Mix together the egg, milk, cinnamon, vanilla & stevia in a small bowl until well combined. Place bread in shallow dish where each slice can lay flat. Pour egg mixture into dish and flip bread multiple times until all of the liquid is soaked up. Cook in preheated waffle iron. Once out of the waffle maker, cut each slice of bread into quarters and sandwich with greek yogurt/raspberries. Top with a little sugar free chocolate sauce!
Brie cheese & nut thins topped with honeyed Raspberries, Almonds & fresh Thyme! Great little 200 calorie snack.
Blue Diamond Almond Nut Thins
1oz Brie Cheese
I quickly warmed the raspberries with a little honey in the microwave for about 20 seconds and then topped the cheese & crackers. Serve with some fresh thyme & almonds slices sprinkled on top. Yum!
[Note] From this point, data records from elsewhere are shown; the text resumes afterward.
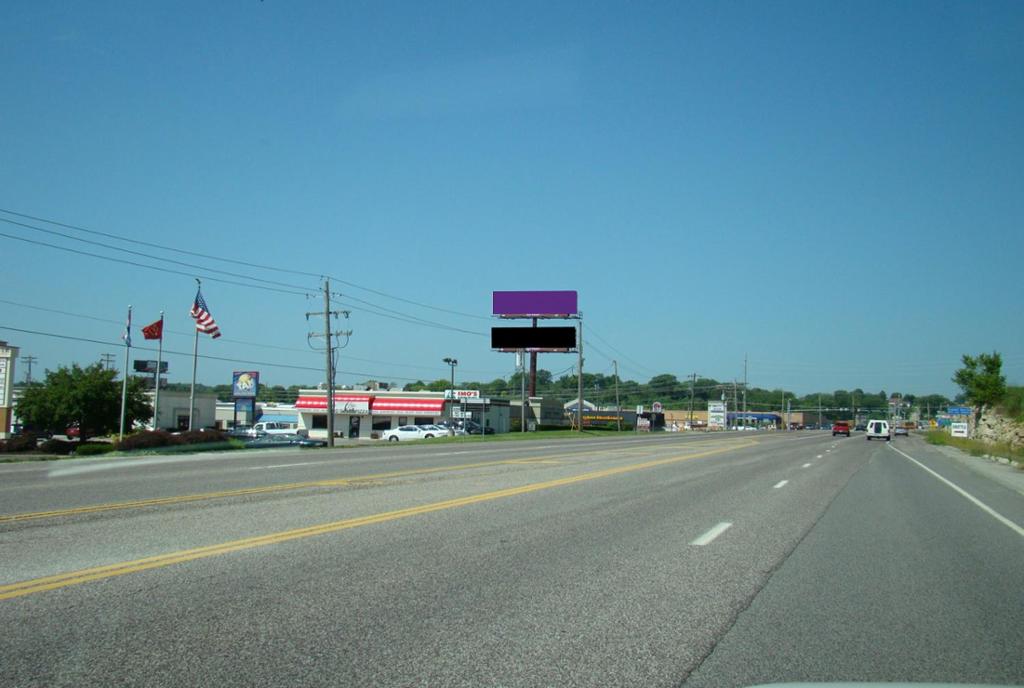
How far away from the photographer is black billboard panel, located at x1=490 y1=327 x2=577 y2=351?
3615 inches

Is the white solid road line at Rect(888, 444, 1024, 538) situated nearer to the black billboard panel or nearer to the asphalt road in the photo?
the asphalt road

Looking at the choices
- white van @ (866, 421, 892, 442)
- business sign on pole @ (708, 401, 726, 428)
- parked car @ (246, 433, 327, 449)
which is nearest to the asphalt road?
parked car @ (246, 433, 327, 449)

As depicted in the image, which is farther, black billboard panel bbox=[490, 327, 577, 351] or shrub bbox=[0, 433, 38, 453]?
black billboard panel bbox=[490, 327, 577, 351]

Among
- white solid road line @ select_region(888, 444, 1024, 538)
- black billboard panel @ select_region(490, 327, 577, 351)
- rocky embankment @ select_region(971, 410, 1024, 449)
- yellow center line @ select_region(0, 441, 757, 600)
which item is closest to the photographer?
yellow center line @ select_region(0, 441, 757, 600)

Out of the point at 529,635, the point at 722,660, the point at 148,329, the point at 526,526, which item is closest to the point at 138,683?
the point at 529,635

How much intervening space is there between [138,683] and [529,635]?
8.77 feet

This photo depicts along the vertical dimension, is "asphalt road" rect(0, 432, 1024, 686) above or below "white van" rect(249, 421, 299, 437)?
below

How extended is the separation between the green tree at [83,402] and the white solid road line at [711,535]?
56.4 meters

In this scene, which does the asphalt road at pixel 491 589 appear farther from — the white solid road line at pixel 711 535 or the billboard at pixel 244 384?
the billboard at pixel 244 384

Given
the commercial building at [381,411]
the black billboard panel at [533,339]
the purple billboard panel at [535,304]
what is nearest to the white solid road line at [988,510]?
the commercial building at [381,411]

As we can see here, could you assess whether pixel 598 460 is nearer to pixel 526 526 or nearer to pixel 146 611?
pixel 526 526

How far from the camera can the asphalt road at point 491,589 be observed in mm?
5719

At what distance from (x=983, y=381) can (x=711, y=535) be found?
5857 centimetres

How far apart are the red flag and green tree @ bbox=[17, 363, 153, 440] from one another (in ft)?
35.1
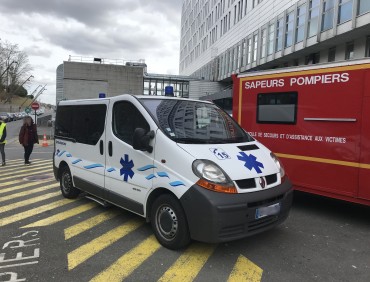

Chocolate & Raspberry Protein Crepes – 305cal/23carb/5fat/39pro
1 Scoop (30grams) of Vanilla @plantfusion protein powder
3 egg whites
7ozs of unsweetened Vanilla Almond Milk – DIVIDED
50grams @dannonyogurt Vanilla fat free Greek Yogurt
11grams of unprepared Jell-O Sugar Free/Fat Free Chocolate Pudding mix
50grams of fresh raspberries
1 packet of stevia
1/2tsp almond extract (or you could use 1/2tsp ground cinnamon if you don’t like almond flavor)
1tsp pure vanilla extract
Sugar Free Chocolate sauce
*Note – This is what worked for the protein powder that I use, others may require more/less liquid*
First I mixed the pudding mix with 3 ounces of cold almond milk and placed it in the refrigerator to set. In my ninja blender I mixed the protein powder, 1 packet of stevia, almond extract, vanilla extract, 4 ounces of almond milk & egg whites. I preheated my skillet to low to medium low heat – I found that working with a low temperature was best as it allowed me to swirl & coat the pan with batter before it started cooking. In fact, I would hold the pan off the heat for 30 or so seconds before pouring batter in. Once I felt the pan was cool enough I would pour about 1/4 of cup into a small skillet and swirl around until the pan was coated with a thin layer. I would cook it until the edges started rolling in. I ended up flipping all of mine with my hands because I found it to be easier than trying to get a spatula under it. Once all of my crepes were made I took the pudding out, mixed the yogurt into it to really thicken it and then filled the crepes. I microwaved 3 raspberries for about 30 seconds and then smashed them with a spoon and mixed with a little bit of sugar free chocolate sauce to spoon on top of crepes. Next I topped with the remaining raspberries and then put a little more chocolate sauce in a zip loc bag, cut of the corner and drizzled on top!